If any setup is required in the Splunk/test environment before executing the test cases, implement a fixture in

def splunk_setup(splunk):
    # Will be executed before test execution starts
    . . .

The setup fixture opens many possibilities to setup the testing environment / to configure Splunk. For example,

  • Enable Saved-searches

  • Configure the inputs of an Add-on.

  • Wait for an lookup to be populated.

  • Restart Splunk.

The following snippet shows an example in which the setup fixture is used to enable a saved search.

4. Check mapping of an add-on with custom data models

pytest-splunk-addon is capable of testing mapping of an add-on with custom data models.

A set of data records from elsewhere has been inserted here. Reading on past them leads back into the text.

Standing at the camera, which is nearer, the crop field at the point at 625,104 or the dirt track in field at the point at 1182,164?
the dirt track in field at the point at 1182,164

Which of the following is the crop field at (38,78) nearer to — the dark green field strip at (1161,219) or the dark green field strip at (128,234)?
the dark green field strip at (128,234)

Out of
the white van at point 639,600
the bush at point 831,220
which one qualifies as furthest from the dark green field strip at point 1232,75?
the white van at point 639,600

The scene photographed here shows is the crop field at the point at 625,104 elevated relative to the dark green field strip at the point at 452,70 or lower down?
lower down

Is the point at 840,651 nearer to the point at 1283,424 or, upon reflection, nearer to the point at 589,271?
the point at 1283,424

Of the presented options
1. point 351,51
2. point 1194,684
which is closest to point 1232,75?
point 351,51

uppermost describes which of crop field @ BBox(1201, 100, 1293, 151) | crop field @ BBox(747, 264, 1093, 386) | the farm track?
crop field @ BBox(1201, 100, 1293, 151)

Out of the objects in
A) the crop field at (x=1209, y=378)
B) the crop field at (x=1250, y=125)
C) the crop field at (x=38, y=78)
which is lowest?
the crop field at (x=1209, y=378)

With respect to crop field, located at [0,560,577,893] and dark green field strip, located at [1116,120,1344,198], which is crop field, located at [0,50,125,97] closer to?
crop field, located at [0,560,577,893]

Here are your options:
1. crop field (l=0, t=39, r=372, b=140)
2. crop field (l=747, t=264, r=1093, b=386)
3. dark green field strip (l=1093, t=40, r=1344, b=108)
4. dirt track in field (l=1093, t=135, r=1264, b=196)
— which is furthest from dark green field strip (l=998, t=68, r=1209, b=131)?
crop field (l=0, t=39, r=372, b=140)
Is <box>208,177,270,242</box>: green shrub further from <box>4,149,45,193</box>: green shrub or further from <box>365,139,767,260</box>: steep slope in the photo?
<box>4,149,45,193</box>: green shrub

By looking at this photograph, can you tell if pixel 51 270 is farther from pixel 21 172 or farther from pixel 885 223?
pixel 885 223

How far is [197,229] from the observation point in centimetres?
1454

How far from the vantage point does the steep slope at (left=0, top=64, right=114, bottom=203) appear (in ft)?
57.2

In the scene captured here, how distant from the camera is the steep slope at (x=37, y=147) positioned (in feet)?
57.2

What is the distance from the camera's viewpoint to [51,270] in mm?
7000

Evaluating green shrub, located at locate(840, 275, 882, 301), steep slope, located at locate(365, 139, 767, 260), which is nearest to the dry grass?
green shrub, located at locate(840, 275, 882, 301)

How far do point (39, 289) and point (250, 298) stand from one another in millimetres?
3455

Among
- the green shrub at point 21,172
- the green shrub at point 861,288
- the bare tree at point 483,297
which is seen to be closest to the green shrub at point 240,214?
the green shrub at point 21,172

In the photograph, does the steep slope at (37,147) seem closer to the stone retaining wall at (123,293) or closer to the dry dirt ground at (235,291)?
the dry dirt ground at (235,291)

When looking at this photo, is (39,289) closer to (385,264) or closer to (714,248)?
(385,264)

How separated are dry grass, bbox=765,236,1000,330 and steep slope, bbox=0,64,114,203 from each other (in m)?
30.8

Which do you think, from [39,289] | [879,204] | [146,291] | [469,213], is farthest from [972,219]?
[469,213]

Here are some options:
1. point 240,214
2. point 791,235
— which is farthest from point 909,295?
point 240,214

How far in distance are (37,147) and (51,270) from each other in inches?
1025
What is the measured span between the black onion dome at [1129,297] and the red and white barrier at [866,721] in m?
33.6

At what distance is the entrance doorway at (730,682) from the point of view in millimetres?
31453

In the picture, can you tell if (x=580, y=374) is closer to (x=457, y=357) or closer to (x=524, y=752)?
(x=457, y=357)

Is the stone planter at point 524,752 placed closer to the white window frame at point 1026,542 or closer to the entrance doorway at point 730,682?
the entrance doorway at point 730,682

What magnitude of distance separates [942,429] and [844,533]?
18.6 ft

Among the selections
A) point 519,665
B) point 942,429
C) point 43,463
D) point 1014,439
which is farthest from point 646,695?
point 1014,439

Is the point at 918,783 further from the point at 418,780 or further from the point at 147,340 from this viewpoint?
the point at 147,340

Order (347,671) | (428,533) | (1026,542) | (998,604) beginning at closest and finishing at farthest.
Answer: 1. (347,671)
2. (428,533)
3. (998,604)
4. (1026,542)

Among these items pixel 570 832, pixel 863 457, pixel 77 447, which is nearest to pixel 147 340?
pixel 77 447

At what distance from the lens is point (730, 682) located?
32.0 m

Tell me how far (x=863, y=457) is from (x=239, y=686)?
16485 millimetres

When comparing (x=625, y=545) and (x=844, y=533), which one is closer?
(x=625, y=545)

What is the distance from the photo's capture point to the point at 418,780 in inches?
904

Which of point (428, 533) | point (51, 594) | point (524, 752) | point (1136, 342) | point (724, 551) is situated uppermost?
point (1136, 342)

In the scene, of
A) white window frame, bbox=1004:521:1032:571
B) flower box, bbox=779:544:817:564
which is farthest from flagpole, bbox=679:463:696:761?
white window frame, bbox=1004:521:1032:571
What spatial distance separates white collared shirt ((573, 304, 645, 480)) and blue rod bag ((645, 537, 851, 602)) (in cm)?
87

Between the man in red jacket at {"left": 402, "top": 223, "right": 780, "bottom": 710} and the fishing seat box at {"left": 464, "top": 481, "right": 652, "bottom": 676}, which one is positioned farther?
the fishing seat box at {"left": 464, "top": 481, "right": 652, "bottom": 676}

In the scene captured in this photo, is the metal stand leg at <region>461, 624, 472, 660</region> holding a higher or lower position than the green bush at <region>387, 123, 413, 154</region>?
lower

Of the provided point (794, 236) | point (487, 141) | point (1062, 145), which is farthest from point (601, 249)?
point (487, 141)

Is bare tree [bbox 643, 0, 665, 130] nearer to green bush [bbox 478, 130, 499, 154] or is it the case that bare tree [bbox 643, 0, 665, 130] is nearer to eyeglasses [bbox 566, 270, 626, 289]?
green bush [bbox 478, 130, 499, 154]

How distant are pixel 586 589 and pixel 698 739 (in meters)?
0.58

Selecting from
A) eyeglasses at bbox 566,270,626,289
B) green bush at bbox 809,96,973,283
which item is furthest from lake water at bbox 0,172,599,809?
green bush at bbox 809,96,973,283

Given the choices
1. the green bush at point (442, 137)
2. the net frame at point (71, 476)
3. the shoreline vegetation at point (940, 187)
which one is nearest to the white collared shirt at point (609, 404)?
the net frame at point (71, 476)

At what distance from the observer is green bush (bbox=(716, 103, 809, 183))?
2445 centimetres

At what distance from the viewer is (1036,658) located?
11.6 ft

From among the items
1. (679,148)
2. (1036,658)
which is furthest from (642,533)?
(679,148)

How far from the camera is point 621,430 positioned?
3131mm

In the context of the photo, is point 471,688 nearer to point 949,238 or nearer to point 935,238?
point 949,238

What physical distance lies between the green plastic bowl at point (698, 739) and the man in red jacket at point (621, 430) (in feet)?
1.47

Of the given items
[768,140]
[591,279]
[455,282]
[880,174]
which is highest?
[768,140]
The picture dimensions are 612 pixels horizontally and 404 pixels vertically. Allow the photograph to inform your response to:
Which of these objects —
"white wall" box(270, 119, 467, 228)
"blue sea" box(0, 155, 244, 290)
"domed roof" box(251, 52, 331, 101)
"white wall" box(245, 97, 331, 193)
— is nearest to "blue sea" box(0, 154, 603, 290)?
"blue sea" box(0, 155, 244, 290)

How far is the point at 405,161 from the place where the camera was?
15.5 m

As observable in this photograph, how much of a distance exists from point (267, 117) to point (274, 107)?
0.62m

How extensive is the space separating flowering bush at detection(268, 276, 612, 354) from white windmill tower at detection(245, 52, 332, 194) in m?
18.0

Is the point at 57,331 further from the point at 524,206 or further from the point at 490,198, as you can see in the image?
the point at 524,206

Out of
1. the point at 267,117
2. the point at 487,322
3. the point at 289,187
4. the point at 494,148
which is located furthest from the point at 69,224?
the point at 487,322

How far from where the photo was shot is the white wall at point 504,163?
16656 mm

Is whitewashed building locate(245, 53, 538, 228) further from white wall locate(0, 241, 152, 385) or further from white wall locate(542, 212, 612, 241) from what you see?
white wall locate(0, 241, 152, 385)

How can this be achieved :

  • Make json representation of the data models, which satisfies this DataModelSchema.

  • Provide the path to the directory having all the data models by adding --splunk_dm_path path_to_dir to the pytest command

  • The test cases will now be generated for the data models provided to the plugin and not for the default data models.


xfail indicates that you expect a test to fail for some reason. A common example is a test for a feature not yet implemented, or a bug not yet fixed. When a test passes despite being expected to fail, it’s an xpass and will be reported in the test summary.